Configuring parameters of the ingests#

Setting configuration parameters#

Parameters are set for a database (regardless of the published status) using the following service:

PUT

/ingest/config

The request object has the following schema:

{   "database" : <string>,
    "SSL_VERIFYHOST" : <number>,
    "SSL_VERIFYPEER" : <number>,
    "CAPATH" : <string>,
    "CAINFO" : <string>,
    "CAINFO_VAL" : <string>,
    "PROXY_SSL_VERIFYHOST" : <number>,
    "PROXY_SSL_VERIFYPEER" : <number>,
    "PROXY_CAPATH" : <string>,
    "PROXY_CAINFO" : <string>,
    "PROXY_CAINFO_VAL" : <string>,
    "CURLOPT_PROXY" : <string>,
    "CURLOPT_NOPROXY" : <string>,
    "CURLOPT_HTTPPROXYTUNNEL" : <number>,
    "CONNECTTIMEOUT" : <number>,
    "TIMEOUT" : <number>,
    "LOW_SPEED_LIMIT" : <number>,
    "LOW_SPEED_TIME" : <number>,
    "ASYNC_PROC_LIMIT" : <number>
}

Where:

databasestringrequired

The required name of a database affected by the operation.

SSL_VERIFYHOSTnumber = 2

The optional flag that tells the system to verify the host of the peer. If the value is set to 0 the system will not check the host name against the certificate. Any other value would tell the system to perform the check.

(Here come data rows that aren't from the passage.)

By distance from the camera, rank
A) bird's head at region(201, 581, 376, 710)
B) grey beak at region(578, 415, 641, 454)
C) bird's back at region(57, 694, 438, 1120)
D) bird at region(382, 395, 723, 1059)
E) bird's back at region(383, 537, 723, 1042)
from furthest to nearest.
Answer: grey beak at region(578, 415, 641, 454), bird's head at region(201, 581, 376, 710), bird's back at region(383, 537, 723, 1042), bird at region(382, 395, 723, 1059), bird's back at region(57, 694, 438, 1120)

This attribute directly maps to https://curl.se/libcurl/c/CURLOPT_SSL_VERIFYHOST.html.

SSL_VERIFYPEERnumber = 1

The optional flag that tells the system to verify the peer’s certificate. If the value is set to 0 the system will not check the certificate. Any other value would tell the system to perform the check.

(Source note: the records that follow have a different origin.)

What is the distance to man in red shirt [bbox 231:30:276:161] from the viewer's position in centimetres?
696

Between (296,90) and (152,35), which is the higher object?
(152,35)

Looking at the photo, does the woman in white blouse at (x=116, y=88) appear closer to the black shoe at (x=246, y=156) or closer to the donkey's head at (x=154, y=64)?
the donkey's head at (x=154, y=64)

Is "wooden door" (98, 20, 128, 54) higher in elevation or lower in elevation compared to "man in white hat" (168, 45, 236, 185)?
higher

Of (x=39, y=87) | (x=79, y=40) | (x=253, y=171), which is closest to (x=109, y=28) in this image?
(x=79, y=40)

This attribute directly maps to https://curl.se/libcurl/c/CURLOPT_SSL_VERIFYPEER.html.

CAPATHstring = /etc/ssl/certs

The optional path to a directory holding multiple CA certificates. The system will use the certificates in the directory to verify the peer’s certificate. If the value is set to an empty string the system will not use the certificates.

Putting the empty string as a value of the parameter will effectively turn this option off as if it has never been configured for the database.

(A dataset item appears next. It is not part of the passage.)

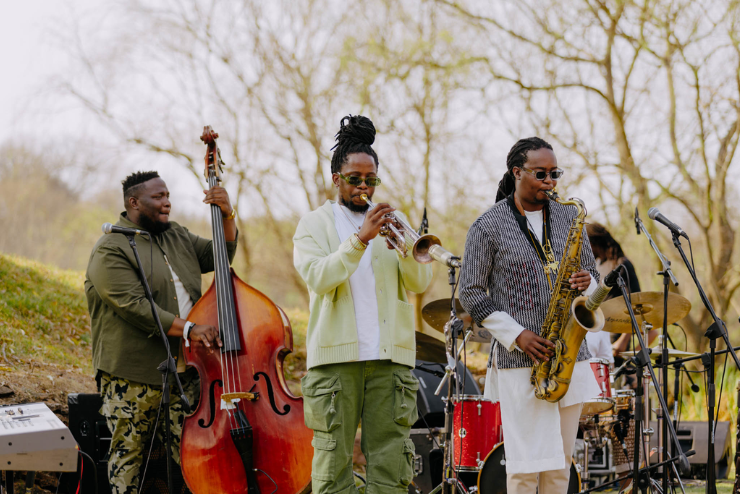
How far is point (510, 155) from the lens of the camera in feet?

This attribute directly maps to https://curl.se/libcurl/c/CURLOPT_CAPATH.html.

CAINFOstring = /etc/ssl/certs/ca-certificates.crt

The optional path to a file holding a bundle of CA certificates. The system will use the certificates in the file to verify the peer’s certificate. If the value is set to an empty string the system will not use the certificates.

Putting the empty string as a value of the parameter will effectively turn this option off as if it has never been configured for the database.

This attribute directly maps to https://curl.se/libcurl/c/CURLOPT_CAINFO.html.

CAINFO_VALstring = ""

The optional value of a certificate bundle for a peer. This parameter is used in those cases when it’s impossible to inject the bundle directly into the Ingest workers’ environments. If a non-empty value of the parameter is provided then ingest servers will use it instead of the one mentioned (if any) in the above-described attribute CAINFO.

Attention: Values of the attribute are the actual certificates, not file paths like in the case of CAINFO.

PROXY_SSL_VERIFYHOSTnumber = 2

The optional flag that tells the system to verify the host of the proxy. If the value is set to 0 the system will not check the host name against the certificate. Any other value would tell the system to perform the check.

This attribute directly maps to https://curl.se/libcurl/c/CURLOPT_PROXY_SSL_VERIFYHOST.html.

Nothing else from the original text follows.